# eMTB with Shimano steps motor and external battery



## justin70 (Sep 17, 2007)

I'm trying to find all the emtb's that use this setup. So far I know that Scott, Bikesdirect, Pivot (although it's mounted internally and $$$), and Commencal use shimano steps with external battery. What other brands are options?


----------



## eFat (Jun 14, 2017)

I just discovered a german brand, Quantor. The high-end model weights an impressive 18kg.
DAMPFHAMMER 12.9 Skyline - QUANTOR

Other choices:
- https://www.canyon.com/fr-de/mtb/spectral-on/
- Vitus
- https://www.lamerecycles.com/ebikes-2


----------



## justin70 (Sep 17, 2007)

eFat said:


> I just discovered a german brand, Quantor. The high-end model weights an impressive 18kg.
> DAMPFHAMMER 12.9 Skyline - QUANTOR
> 
> Other choices:
> ...

===

# [Goals]
a: Working only within the entries, begin at the line that has "Is the decorative" and stop after the last entry. Reproduce those lines with "decorative throw pillow" changed to "sofa cushion" and nothing else altered.
b: Continue the forum thread about eMTBs with a Shimano Steps motor and an external battery from the point where it stops.

===

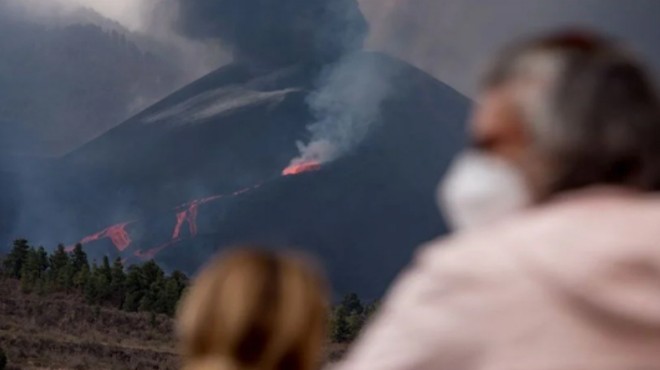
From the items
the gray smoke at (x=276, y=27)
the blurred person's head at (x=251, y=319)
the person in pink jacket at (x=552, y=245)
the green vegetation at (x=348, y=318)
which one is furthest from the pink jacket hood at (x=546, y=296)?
the gray smoke at (x=276, y=27)

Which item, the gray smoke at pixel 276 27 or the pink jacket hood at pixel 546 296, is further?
the gray smoke at pixel 276 27

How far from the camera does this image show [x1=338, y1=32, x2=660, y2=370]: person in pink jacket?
1144mm

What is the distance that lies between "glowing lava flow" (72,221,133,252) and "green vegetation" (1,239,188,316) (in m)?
0.11

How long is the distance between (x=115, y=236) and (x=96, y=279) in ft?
1.13

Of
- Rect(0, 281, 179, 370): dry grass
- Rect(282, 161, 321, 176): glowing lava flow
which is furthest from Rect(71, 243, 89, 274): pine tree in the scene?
Rect(282, 161, 321, 176): glowing lava flow

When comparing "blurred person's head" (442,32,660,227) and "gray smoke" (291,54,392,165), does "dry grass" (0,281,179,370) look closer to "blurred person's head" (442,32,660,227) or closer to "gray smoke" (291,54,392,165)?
"gray smoke" (291,54,392,165)

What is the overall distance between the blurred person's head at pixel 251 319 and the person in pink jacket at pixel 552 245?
0.13 metres

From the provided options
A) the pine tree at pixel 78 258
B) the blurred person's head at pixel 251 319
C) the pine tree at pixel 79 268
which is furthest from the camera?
the pine tree at pixel 78 258

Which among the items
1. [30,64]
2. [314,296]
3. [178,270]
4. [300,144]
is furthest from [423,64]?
[314,296]

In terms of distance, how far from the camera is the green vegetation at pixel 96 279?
860cm

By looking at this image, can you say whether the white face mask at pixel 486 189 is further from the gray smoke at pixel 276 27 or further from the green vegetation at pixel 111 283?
the gray smoke at pixel 276 27

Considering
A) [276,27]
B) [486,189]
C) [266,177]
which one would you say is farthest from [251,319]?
[276,27]

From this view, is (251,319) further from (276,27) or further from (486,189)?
(276,27)

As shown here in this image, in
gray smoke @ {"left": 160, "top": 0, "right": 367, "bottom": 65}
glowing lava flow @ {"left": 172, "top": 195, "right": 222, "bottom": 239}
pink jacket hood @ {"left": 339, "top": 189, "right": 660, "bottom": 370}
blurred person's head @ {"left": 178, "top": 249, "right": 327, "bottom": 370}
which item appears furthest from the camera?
gray smoke @ {"left": 160, "top": 0, "right": 367, "bottom": 65}
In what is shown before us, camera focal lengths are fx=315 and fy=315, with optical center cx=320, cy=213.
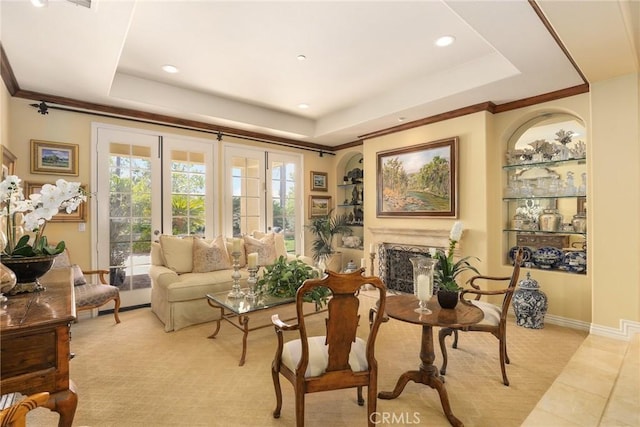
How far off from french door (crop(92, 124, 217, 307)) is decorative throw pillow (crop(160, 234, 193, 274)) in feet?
1.40

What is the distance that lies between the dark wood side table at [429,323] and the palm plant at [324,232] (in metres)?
3.61

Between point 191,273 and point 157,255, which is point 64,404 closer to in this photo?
point 191,273

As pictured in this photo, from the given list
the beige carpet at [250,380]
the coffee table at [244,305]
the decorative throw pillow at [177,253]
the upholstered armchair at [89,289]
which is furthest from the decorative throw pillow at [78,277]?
the coffee table at [244,305]

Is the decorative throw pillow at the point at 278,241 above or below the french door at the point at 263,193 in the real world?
below

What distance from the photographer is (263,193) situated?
5.39m

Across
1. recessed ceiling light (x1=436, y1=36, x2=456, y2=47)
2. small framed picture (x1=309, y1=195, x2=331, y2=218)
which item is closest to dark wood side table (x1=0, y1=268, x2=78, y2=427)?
recessed ceiling light (x1=436, y1=36, x2=456, y2=47)

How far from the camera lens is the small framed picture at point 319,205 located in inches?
238

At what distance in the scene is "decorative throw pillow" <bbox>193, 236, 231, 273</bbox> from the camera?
13.3ft

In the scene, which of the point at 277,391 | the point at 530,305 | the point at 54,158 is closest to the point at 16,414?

===

# [Expected results]
a:
Is the sofa cushion at the point at 278,241 above or below the french door at the point at 263,193 in the real world?
below

What distance from the photographer is (263,193) situated?
5.39m

Across
1. recessed ceiling light (x1=436, y1=36, x2=456, y2=47)
2. small framed picture (x1=309, y1=195, x2=331, y2=218)
which item is closest to dark wood side table (x1=0, y1=268, x2=78, y2=427)?
recessed ceiling light (x1=436, y1=36, x2=456, y2=47)

How far from the camera lens is the small framed picture at point 319,205 located in inches?
238

At what distance in the scene is "sofa cushion" <bbox>193, 236, 231, 273</bbox> from the camera?
13.3ft

In the scene, which of the point at 277,391 | the point at 530,305 | the point at 54,158 is closest to the point at 16,414?

b:
Thanks eFat. Unfortunately I'm in the USA and many of those bikes aren't available. I appreciate your help.


----------



## jfkbike2 (Feb 8, 2005)

focus bikes


----------



## justin70 (Sep 17, 2007)

Looking more, I see Diamondback has the Ranger, which looks close to the bikesdirect offering.


----------



## jprider (May 24, 2009)

Orange Bikes Has US model also.


----------



## honkinunit (Aug 6, 2004)

Commencal has several versions of the Meta Power with Shimano drive and an external battery.

http://commencal.com You'll have to select US to see their US offerings.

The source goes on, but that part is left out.